Bewitching Beloved
Thin love ain't no love at all," says Sethe, the fiercely defiant runaway slave in Toni Morrison's Beloved. Oprah Winfrey's love for the book was thick, warm, abiding. With eyewitness immediacy and the God's-eye view of fictive art, Morrison brought the intimate evil of slavery to life in the story of a mother's ultimate sacrifice. When Winfrey discovered the novel upon its publication in 1987, she was moved as a reader, as an African American, as a woman who suffered the death of the child she gave birth to when she was 14; for Oprah, Beloved was a central fable of her race and sex. She knew she had to produce a movie version, though she was new at that job. And though she had appeared in only two films at the time, she meant to cast herself in the lead role. "I think I can play Sethe," she told Morrison. "And if I can't, I'll learn how."
What Oprah wants, Oprah gets. She has, after all, earned an Oscar nomination for her first movie part, in Steven Spielberg's The Color Purple. For more than a decade she has dominated the afternoon airwaves with her syndicated talk show. She is among the nation's most admired and influential people. Now, 11 years after first reading the Morrison novel, here she is as the producer of what she told screenwriter Richard LaGravenese would be "my Schindler's List": a pristine, potent distillation of Beloved, which opens Oct. 16. And there she is onscreen as Sethe. Or rather--and here's a sweet jolt--there is Sethe onscreen, with Oprah living, hiding inside her.
Winfrey is barely recognizable, not because she uses putty or prostheses but because she has deglamourized herself and renounced the oozing empathy of her TV stardom. "As soon as I saw her I smiled to myself," Morrison says, "because I did not think of the brand name. She looked like Sethe. She inhabited the role."
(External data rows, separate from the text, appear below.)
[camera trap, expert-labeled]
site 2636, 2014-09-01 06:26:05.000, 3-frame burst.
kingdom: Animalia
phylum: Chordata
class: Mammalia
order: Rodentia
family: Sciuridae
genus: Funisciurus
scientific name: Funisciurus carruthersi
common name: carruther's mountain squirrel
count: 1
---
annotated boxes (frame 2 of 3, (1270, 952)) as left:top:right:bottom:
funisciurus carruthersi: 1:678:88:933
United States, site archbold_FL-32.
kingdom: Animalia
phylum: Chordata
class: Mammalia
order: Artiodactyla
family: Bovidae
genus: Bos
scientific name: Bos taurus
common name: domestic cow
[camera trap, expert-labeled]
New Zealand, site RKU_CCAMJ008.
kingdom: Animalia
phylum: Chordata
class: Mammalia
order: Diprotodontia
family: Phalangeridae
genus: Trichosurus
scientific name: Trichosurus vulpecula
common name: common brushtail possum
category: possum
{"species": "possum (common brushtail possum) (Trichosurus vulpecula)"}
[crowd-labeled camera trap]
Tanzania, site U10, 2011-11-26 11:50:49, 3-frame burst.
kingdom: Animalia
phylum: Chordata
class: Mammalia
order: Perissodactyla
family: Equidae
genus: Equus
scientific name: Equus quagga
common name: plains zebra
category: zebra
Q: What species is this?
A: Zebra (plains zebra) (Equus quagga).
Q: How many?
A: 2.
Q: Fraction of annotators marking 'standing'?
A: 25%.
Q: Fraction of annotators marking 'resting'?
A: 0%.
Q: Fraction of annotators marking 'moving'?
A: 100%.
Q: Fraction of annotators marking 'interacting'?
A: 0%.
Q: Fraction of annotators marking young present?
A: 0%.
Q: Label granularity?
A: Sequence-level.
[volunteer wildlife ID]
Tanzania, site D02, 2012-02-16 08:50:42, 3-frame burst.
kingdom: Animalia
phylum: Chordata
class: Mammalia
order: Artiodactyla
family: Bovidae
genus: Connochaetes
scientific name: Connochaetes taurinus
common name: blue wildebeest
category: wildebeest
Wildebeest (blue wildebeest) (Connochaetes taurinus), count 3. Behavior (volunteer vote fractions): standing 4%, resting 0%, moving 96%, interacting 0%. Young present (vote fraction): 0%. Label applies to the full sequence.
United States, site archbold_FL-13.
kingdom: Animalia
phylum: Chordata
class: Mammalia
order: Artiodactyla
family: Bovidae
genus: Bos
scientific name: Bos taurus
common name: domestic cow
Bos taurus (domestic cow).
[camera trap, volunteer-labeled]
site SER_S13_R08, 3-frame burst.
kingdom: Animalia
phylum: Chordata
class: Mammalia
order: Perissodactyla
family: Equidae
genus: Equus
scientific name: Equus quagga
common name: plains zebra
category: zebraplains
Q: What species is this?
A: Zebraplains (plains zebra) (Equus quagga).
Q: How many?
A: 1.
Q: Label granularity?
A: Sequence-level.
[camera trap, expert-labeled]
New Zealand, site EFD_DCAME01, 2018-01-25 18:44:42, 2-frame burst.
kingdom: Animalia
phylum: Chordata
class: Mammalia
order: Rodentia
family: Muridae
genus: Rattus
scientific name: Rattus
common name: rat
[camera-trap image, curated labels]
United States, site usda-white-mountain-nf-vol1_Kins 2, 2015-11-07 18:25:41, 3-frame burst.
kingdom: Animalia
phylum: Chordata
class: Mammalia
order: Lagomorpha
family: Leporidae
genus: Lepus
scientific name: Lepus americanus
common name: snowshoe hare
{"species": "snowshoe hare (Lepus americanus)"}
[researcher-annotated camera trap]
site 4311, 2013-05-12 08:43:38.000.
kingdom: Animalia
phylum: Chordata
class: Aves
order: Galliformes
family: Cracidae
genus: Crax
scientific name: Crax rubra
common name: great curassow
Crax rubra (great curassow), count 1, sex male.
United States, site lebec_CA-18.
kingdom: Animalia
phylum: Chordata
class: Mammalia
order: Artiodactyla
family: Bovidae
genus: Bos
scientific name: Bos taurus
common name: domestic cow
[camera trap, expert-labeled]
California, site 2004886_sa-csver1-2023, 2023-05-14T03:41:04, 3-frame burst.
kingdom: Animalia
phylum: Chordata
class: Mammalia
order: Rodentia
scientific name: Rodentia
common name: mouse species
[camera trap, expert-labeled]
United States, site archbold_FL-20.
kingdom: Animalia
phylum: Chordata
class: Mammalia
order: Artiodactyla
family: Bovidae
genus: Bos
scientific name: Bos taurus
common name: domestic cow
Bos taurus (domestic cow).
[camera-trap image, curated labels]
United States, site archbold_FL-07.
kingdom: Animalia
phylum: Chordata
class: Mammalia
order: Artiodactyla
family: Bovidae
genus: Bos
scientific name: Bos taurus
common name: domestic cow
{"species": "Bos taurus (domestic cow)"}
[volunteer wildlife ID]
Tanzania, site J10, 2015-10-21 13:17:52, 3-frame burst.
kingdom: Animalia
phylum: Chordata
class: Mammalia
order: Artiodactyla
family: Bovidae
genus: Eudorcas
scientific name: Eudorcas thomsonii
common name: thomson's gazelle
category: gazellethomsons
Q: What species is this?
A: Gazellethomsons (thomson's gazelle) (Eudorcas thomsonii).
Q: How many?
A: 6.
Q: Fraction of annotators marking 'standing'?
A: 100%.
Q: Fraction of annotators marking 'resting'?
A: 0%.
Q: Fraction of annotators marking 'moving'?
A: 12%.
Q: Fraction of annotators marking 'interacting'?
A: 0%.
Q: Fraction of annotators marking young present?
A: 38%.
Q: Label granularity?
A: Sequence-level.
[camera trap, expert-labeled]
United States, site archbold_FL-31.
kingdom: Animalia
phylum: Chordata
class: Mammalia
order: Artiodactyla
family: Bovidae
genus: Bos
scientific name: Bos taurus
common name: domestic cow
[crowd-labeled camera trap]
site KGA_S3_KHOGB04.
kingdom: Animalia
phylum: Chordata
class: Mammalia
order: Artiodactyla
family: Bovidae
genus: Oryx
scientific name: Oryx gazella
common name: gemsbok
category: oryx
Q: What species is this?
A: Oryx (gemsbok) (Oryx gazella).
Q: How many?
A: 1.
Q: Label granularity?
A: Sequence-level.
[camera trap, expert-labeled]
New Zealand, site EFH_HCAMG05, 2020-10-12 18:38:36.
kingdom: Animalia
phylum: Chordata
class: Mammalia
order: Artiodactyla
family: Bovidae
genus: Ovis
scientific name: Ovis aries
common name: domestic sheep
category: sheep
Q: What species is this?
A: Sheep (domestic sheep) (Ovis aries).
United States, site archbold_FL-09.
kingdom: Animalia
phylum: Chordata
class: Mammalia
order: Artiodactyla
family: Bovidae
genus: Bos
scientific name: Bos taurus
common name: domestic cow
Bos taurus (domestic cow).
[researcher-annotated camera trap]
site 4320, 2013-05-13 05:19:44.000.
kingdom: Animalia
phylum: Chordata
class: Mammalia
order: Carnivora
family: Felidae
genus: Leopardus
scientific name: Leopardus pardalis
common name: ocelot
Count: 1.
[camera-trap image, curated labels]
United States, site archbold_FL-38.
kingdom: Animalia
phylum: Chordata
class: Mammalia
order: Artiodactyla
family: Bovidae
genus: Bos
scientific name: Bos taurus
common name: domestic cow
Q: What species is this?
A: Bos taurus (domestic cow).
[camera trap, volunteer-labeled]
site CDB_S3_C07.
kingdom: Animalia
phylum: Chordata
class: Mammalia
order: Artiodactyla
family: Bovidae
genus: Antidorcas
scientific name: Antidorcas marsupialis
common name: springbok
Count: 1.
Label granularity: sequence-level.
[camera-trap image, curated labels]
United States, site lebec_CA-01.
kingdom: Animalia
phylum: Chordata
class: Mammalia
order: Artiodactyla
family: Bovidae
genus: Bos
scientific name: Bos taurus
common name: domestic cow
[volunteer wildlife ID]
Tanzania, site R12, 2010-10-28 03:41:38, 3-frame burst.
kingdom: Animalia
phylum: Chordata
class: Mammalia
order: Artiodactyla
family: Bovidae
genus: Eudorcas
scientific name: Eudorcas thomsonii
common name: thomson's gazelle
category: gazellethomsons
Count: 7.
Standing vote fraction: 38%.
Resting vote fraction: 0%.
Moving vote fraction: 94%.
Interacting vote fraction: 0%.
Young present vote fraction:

Under the bold, sensitive direction of Jonathan Demme, Winfrey's Sethe is a creature as stern as she is strong--as much oak as flesh and blood. She moves with the heaviness of someone dragging large and fatal memories behind her like a full steamer trunk. She is, as the book puts it, "iron-eyed"; her gaze is an Old Testament judgment, her love a demon that can crush those it enfolds. The actress and the character share intelligence and passion, but in many particulars Sethe is the anti-Oprah. If Sethe were a talk-show host, she would stare down her guests and say, "You think you've had troubles..."
Now imagine how Jerry Springer would herald her performance: Oprah makes love with a naked Danny Glover! Oprah squats and urinates! Oprah as Sethe: Victim or murderer? The story is based on the true case of Margaret Garner, a renegade slave who tried to kill her children rather than allow them to be returned to the plantation from which she had escaped. In the novel, Sethe is pursued by the spirit of the one child, Beloved, who died at her hand. But the film is really about the things we do for love, about the fatal consequences of moral strength, about the need to hold on to what we've given up for lost or dead.